For this work the old challenge of not taking the pencil off the paper was tried. There was no thought to planning or proportion. In the moment. A fellow artist is in the background.
A new drawing of Mr Skellington. To be continued…
I thought this was a great idea.
So, I’ve lent 3 works (slightly changed and varnished) to the library.
Art for all.
The Holloway Art Lending Library exhibits participating artists’ work and lends it to members.
The aim of the project is to promote the work of professional artists, encourage the work of amateur artists and give the public the opportunity to enjoy original art in their home or place of business.
Lending exhibits take place quarterly and allow members to borrow one artwork for three months, free of charge.
The Holloway Art Lending Library is hosted in Resource for London’s first floor gallery (map).
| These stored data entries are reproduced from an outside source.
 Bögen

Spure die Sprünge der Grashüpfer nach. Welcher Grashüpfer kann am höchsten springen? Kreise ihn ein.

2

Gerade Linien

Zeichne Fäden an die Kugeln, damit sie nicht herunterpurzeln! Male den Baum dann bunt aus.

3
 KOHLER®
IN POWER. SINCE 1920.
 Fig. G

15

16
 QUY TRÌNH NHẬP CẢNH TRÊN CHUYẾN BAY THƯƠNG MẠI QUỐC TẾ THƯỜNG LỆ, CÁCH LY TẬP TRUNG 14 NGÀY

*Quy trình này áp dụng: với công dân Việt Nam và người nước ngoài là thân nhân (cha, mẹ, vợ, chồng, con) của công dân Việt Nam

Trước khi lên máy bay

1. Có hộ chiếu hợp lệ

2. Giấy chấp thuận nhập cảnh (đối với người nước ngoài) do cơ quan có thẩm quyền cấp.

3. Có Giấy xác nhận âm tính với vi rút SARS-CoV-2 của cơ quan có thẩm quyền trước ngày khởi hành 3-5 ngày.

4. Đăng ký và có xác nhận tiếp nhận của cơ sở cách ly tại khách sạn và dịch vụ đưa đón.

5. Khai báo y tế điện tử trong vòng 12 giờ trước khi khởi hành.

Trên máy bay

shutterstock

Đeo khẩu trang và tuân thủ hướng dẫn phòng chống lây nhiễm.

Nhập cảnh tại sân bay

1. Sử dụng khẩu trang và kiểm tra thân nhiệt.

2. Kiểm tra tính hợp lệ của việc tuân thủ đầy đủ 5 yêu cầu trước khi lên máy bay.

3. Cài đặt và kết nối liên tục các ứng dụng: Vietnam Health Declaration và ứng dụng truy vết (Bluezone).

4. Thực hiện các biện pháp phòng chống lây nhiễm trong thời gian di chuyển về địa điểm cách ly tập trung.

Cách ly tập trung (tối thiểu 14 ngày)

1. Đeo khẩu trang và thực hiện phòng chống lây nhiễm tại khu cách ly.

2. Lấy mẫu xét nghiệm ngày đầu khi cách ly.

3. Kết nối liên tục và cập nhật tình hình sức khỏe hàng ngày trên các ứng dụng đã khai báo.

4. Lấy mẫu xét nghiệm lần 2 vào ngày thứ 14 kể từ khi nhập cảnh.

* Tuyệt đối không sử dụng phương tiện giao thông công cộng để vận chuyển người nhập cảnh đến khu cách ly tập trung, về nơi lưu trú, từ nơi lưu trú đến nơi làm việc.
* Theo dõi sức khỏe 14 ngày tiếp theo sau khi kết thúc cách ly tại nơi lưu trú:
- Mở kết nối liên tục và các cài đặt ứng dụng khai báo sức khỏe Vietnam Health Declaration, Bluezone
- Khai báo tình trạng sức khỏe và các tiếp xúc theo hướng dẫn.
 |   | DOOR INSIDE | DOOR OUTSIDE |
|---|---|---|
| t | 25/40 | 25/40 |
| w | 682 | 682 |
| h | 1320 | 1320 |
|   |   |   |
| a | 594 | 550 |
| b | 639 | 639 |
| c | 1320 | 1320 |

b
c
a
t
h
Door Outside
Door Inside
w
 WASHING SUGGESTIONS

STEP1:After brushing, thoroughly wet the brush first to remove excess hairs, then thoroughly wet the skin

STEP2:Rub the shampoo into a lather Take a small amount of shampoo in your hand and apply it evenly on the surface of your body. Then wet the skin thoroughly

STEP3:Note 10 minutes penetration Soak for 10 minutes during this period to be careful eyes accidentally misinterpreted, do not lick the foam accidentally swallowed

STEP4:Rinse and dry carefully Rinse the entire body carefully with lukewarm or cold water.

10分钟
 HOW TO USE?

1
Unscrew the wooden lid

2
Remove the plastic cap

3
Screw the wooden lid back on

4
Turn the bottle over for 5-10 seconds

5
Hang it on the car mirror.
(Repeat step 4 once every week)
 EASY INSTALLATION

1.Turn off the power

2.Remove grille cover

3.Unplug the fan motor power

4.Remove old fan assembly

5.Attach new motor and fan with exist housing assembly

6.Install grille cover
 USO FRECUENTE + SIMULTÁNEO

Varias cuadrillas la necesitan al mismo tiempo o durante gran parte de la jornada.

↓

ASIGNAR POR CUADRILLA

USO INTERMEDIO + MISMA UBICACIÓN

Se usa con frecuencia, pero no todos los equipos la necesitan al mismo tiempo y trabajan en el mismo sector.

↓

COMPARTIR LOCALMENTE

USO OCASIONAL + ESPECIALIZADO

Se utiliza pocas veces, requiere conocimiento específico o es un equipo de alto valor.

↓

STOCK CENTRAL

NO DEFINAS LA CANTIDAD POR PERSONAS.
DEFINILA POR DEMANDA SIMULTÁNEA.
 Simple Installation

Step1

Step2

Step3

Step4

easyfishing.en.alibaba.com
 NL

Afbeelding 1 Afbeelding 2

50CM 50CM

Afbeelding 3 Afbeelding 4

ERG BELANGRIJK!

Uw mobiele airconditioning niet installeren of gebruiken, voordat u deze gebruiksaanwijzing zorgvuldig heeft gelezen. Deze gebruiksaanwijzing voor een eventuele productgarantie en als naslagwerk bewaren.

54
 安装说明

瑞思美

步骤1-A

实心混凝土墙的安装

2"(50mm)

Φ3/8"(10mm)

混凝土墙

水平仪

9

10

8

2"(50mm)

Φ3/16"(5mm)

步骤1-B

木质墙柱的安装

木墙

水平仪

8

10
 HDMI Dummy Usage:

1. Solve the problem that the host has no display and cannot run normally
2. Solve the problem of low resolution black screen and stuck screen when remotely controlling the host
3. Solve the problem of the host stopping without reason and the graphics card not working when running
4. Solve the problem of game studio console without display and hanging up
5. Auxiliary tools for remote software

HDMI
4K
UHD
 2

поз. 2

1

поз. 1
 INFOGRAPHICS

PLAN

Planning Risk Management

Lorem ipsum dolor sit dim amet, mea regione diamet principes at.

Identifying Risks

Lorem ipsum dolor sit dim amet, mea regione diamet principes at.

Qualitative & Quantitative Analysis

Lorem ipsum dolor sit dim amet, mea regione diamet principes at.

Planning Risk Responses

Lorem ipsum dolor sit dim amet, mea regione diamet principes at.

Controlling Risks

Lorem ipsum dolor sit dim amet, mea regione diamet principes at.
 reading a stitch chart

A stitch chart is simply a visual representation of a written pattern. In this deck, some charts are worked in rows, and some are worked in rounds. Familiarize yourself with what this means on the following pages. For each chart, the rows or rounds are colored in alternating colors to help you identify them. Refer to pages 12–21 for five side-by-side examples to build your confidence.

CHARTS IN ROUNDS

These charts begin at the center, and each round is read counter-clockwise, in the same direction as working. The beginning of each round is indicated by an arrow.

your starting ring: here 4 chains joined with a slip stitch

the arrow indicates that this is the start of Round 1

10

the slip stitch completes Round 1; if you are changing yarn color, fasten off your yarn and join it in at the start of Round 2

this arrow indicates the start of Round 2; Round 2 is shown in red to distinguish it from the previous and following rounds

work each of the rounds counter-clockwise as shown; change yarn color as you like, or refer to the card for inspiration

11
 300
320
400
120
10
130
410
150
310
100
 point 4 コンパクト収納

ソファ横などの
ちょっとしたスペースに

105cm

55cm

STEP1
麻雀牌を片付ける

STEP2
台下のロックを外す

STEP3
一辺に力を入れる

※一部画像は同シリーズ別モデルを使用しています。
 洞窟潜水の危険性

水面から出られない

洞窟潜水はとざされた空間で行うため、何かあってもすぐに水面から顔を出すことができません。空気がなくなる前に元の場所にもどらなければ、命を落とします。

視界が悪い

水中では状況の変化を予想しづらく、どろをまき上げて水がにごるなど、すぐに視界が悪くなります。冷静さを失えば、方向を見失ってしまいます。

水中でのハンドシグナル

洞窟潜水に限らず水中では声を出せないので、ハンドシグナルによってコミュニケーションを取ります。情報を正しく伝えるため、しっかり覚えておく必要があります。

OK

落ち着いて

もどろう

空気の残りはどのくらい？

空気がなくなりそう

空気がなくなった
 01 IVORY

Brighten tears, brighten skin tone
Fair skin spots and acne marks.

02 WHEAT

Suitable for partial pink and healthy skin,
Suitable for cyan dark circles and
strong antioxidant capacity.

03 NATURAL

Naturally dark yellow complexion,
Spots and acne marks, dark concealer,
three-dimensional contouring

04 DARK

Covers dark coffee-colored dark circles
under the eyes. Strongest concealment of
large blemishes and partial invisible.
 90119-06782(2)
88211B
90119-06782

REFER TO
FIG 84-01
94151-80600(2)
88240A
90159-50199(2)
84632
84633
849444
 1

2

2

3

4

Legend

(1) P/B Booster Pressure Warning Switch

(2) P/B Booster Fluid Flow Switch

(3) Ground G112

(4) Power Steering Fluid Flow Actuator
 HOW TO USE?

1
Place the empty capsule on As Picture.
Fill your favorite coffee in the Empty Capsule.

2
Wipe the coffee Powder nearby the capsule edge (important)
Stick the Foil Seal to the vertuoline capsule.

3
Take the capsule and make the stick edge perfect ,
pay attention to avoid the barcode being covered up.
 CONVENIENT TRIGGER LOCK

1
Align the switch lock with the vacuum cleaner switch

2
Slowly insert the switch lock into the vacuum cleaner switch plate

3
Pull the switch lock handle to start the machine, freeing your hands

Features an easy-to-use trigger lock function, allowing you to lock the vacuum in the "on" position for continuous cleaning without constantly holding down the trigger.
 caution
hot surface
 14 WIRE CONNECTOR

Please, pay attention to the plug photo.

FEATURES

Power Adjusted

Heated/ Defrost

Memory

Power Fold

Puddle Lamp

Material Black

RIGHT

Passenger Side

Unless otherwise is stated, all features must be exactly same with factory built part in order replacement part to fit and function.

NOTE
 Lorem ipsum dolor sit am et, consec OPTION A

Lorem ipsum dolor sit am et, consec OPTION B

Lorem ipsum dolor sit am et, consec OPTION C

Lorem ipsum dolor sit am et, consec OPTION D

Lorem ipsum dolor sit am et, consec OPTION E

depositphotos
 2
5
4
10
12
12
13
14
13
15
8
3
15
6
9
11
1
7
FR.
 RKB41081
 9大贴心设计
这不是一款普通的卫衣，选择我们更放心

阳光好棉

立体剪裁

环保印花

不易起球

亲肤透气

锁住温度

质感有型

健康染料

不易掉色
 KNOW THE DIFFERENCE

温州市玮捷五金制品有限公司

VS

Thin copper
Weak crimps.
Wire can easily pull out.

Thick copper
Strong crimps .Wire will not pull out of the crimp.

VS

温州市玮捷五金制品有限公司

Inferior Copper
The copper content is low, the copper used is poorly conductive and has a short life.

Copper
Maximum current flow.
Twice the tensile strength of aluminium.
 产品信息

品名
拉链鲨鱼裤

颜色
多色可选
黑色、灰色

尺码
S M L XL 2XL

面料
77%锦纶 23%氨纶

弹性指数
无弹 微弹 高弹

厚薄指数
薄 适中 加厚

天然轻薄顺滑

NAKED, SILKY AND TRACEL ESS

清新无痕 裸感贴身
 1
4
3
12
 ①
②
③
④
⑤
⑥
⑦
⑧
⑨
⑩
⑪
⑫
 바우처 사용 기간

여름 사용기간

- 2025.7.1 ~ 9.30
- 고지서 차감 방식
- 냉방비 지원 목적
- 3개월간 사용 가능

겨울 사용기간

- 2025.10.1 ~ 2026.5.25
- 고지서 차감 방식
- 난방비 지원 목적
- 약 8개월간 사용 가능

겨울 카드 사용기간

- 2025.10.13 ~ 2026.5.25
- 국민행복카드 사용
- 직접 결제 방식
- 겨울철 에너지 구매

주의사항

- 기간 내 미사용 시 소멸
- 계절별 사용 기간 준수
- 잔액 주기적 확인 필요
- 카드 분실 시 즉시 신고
Stop by from 9am-5pm Monday to Friday or 10am-4pm at the weekend to view the collecton.
All art in the collection will be available for members to borrow during quarterly lending sessions, with the next taking place from 3-5 June (10am-4pm).
A little wax pencil on the skull, a fair bit of varnish and voilá! it is finished.
Again, a little pencil and varnish to send it on it’s way.
Just varnish for ‘M’.
I’m trying to make sure you have the feel of a real person in a real room.
The stylisation happens in accidentally.
With the range of hues, positioning of the figure and range of brushstrokes, this has normal, academic feel. There is a lot of colours balancing for such a simple composition.
‘D’ is painted on a 1960’s oil board (canvas glued to a nice quality cardboard). The painting was blocked out with masking tape and a sponge loaded with diluted paint. Then the process of adding more colour, a bit of smudging, a little wax pencil and some good advice from John Close, the tutor (thanks for the yellow).
This week oil paint and paper met with a lot of non toxic turps substitute.
The interaction was sometimes frustrating but gives these works a different feel than the usual acrylic marks.
The model, ‘A’ is fantastic and has been the star of many compositions. The artwork has to live up to what you want to capture, with ‘A’ the picture should reflect her serenity and strength. In this piece the reflection and the dynamism of the stance were main starting points. This will be worked on later in the year. No title as yet… 50 minutes.
A close up of the foot showing the blurring of the oil paint, the intensity of the colour, the smears of the compressed charcoal.
Two figures. The oil was soaking into the paper in interesting ways. The ribbon was wrapped around ‘A’ to highlight the horizontal. There is a nice balance in these two poses. 15 minutes each.
‘A’ in profile. A way of capturing the profile that is akin to sculpting away until the right lines are found. Made at the same time as the above.
A reflection. 20 minutes.
The first image of the night. You can see the struggle with the paint on paper, so much different to oils on canvas. 20 minutes.
I had a Bowie party, with a bit of Prince. Here’s the invite.
Now I know you all have everything that Bowie and Prince have released, so this is my playlist of some more obscure tracks.
‘where’s Rupert the Riley?’ I hear you say, well these were the obscure cuts that party-goers might dance to…
‘A’ has one of the most sought after torso’s in life modelling. He was the first model I drew at the Mary Ward Centre.
This was the last pose of the night. 30 minutes. A few days later some work was made on the background. ‘Icarus’ might well be the title if it is exhibited.
Here’s a close up of his famous ribcage.
For some reason this image doesn’t photograph very well. I’m calling this ‘Aerial freed’, he looks reflective and tired. 30 minutes, with some work at home.
Here it is again, photographed indoors. The Japanese ink I mixed in with the background colour is very sensitive to light.
An artwork from last week of Ms T, which I’ve added some more colour.